CAGW Asks “Where’s the Reform?” in the Postal Service’s Transformation Plan | Citizens Against Government Waste

CAGW Asks “Where’s the Reform?” in the Postal Service’s Transformation Plan

Press Release

For Immediate ReleaseContact:  Sean Rushton/Mark Carpenter
April 5, 2002(202) 467-5300

 

(Washington, D.C.) - Citizens Against Government Waste (CAGW) Vice President Leslie K. Paige today hosted a press conference to address the precarious financial condition of the U.S. Postal Service.  The event was timed to coincide with the USPS’s release of its long-awaited transformation plan.  CAGW, along with representatives of eight other taxpayer watchdog and consumer groups, convened to draw attention to the weaknesses in the plan and demand serious cost-cutting and greater oversight of the money-losing agency. 

"The postal service’s accounting practices are in such shambles that it's anyone's guess what the bottom line is.  Before any transformation plan is implemented, CAGW recommends that a Grace Commission-style audit be performed, publicly-disclosed, full-scale, on-site by an outside, independent entity in order to get a true picture of its financial situation," Paige said.  “The USPS must winnow down and reconfigure its 900,000 person labor force, and determine which postal facilities are non-performing in order to close them.  Today, officials should pull the plug on all USPS non-core businesses, eliminate all non-essential activities like advertising and retail, and root out wasteful practices.  Those near-term actions alone would yield hundreds of millions of dollars in savings.  In the final phase of a true transformation plan, the postal service must be spun off as a fully private entity."
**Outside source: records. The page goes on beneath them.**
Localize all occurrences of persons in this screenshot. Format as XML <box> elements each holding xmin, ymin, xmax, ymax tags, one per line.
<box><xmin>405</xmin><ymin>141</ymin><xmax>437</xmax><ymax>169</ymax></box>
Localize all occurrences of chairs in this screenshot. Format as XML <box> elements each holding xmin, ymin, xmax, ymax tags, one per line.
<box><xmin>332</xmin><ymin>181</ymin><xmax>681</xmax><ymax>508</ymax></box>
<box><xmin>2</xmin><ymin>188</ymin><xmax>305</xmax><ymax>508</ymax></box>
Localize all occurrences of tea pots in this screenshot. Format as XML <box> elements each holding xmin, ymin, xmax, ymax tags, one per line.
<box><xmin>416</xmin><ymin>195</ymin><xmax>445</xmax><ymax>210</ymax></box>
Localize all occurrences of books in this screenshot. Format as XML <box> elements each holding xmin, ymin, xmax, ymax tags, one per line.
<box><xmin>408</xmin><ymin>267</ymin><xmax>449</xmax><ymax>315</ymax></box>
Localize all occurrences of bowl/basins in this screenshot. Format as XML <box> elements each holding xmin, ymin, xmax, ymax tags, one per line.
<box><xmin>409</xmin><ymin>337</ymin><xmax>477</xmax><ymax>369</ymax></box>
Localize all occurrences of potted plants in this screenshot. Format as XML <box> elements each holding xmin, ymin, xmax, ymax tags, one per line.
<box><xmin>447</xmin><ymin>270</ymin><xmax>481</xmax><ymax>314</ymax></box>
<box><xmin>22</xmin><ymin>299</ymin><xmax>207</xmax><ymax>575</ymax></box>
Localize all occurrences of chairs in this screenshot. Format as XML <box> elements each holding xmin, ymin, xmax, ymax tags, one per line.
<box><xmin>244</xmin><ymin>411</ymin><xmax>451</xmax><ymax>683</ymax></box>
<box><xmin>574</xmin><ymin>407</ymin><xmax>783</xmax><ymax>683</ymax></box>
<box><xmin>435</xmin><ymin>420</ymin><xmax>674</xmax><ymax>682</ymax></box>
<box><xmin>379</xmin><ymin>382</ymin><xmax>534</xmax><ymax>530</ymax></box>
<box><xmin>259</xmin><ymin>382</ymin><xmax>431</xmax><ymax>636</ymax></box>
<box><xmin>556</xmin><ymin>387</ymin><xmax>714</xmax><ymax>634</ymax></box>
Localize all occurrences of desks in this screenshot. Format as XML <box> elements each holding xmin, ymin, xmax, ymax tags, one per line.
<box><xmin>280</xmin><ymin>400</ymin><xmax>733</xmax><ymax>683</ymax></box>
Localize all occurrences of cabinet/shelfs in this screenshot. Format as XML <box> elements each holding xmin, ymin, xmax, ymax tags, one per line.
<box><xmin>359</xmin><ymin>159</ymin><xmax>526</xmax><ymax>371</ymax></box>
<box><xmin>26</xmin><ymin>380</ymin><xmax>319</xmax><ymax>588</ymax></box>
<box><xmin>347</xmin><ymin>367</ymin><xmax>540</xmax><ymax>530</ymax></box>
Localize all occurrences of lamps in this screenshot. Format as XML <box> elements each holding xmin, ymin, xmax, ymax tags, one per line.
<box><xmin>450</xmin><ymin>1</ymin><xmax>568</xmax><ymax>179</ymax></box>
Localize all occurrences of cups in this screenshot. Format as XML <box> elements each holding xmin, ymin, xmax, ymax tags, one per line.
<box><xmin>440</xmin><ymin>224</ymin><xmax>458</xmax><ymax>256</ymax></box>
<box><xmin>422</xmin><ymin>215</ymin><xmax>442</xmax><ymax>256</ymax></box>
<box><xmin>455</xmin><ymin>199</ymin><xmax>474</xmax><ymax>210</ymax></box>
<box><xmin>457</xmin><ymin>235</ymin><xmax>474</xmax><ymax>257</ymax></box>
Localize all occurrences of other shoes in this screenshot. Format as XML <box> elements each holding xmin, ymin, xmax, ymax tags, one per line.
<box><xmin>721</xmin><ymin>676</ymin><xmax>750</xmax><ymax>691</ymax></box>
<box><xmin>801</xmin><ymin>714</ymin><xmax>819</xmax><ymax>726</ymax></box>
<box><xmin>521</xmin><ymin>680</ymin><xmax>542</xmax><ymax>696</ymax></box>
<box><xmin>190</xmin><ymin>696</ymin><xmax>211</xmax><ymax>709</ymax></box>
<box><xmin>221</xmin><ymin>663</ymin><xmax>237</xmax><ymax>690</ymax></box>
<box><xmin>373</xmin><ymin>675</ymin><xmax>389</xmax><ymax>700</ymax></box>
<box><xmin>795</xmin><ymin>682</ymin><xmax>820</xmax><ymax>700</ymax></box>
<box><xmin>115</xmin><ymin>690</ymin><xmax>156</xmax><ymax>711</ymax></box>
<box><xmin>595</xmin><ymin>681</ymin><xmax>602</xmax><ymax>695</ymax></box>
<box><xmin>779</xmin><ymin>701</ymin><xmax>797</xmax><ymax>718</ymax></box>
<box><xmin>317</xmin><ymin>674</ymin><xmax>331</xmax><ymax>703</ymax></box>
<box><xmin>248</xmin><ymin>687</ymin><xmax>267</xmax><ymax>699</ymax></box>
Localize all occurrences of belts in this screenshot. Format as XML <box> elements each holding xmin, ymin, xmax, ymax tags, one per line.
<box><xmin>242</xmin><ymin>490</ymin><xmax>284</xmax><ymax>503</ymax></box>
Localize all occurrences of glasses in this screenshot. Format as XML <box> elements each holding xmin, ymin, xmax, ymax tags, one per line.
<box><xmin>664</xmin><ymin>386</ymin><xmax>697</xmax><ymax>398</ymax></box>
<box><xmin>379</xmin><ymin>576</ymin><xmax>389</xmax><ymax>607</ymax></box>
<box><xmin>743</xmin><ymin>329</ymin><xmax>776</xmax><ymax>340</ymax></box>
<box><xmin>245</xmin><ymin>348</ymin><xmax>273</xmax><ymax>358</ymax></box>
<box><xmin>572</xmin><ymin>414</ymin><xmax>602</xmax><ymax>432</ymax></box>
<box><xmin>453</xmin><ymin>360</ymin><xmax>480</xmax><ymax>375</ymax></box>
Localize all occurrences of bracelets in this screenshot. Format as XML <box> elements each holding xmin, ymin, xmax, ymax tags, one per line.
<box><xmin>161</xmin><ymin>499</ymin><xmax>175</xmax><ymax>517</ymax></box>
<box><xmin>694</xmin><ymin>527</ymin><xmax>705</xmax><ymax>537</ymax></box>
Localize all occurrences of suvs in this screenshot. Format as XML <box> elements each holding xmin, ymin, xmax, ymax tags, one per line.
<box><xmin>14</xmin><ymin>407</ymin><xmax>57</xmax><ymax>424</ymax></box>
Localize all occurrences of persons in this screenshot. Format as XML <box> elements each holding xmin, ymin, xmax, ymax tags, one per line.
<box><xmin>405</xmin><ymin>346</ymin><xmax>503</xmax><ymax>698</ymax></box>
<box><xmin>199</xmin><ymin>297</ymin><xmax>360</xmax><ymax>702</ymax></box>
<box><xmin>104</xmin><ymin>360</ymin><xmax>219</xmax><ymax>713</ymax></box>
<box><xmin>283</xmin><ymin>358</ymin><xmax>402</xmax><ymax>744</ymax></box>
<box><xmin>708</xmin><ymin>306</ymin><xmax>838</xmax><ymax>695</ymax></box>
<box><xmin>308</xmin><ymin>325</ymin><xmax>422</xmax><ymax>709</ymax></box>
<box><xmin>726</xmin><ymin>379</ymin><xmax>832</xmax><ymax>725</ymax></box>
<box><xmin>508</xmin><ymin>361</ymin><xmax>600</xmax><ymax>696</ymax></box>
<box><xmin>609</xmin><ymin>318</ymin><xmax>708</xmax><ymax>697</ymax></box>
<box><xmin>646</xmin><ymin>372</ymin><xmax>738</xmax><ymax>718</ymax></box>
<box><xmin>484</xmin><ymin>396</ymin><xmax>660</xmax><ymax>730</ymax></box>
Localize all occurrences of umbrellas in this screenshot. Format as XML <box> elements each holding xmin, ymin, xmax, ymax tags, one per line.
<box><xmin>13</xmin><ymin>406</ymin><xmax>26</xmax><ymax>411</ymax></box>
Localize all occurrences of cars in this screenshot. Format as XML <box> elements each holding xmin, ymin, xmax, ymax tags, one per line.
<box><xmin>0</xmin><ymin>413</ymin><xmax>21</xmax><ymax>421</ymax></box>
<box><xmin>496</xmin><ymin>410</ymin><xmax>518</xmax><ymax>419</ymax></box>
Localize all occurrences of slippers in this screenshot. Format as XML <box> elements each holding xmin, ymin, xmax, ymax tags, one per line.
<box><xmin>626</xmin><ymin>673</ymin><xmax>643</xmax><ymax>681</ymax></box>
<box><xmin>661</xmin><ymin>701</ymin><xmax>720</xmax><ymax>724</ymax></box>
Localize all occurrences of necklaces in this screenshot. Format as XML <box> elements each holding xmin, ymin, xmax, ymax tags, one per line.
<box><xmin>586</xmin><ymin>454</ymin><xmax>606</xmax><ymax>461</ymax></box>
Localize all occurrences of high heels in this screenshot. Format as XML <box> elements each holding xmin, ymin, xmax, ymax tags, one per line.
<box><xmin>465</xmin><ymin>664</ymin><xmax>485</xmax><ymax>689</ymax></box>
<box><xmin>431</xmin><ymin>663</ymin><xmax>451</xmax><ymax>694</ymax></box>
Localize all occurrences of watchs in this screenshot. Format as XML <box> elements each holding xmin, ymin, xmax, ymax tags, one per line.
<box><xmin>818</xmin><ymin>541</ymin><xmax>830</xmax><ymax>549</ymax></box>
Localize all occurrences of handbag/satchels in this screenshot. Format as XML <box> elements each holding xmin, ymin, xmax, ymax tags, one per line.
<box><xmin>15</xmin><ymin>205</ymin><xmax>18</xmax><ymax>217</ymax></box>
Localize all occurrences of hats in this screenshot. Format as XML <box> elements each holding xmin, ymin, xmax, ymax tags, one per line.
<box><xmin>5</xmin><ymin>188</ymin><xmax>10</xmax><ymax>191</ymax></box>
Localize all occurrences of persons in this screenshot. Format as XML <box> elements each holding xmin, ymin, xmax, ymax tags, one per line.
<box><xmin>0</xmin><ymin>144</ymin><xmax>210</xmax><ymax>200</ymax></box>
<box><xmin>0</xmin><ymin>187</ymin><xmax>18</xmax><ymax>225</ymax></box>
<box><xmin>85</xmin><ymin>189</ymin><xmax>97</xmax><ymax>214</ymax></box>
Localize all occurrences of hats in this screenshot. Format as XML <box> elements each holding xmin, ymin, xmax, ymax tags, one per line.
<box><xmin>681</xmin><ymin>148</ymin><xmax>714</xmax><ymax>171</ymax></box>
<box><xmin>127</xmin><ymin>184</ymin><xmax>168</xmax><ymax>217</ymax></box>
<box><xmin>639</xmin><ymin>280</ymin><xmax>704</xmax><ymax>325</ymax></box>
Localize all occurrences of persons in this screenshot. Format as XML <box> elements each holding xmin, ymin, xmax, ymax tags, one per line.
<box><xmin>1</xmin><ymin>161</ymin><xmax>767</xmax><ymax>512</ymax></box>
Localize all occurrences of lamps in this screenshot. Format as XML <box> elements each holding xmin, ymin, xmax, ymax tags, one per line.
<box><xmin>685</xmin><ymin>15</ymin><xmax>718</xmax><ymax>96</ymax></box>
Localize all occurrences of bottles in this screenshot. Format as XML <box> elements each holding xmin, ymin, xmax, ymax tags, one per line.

"Today, the USPS has offered up its version of a transformation plan and it falls rather flat," Paige also said.  "Postal officials seem unable to envision anything innovative.  They are wedded to the ‘government-sponsored corporation’ option, which is exactly where we are now and which represents the worst of both worlds.  It leaves the postal monopoly intact, preserves all the postal service’s special benefits, brings no market forces to bear on the agency, imposes no tougher oversight measures, and unleashes the postal service to squeeze even more money from first-class mailers.  Yet, the plan is virtually silent on the cost-cutting side of the equation, which is where most of the postal service’s truly intractable problems lay." 

"Postal management clings to the misguided notion that its financial woes can be addressed if it could simply bring in more revenue.  They are seeking freedom to raise rates and negotiate deals with big mailers  Instead of masquerading as a business, postal officials should go one step further and become a fully private business.  In the near term, postal officials should be making cost-cutting their priority.  In the long term, the aim should be to lift the monopoly, ushering in competitive forces.  It's the only way to stimulate real ingenuity, achieve robust productivity and efficiency, and offer state-of-the-art customer service," Paige concluded. 

The unveiling of the Transformation Plan comes just a week after the Postal Rate Commission approved an above-inflation rate hike, boosting the cost of a first class stamp to thirty-seven cents.  “Raising rates faster will do nothing to stem the flow of red ink.  Every new dollar the postal service takes in now, whether it comes from ratepayers or congressional appropriations, will disappear into that chronically mismanaged bureaucracy.”

Citizens Against Government Waste is the nation's largest nonpartisan, nonprofit organization dedicated to eliminating waste, fraud, abuse, and mismanagement in government.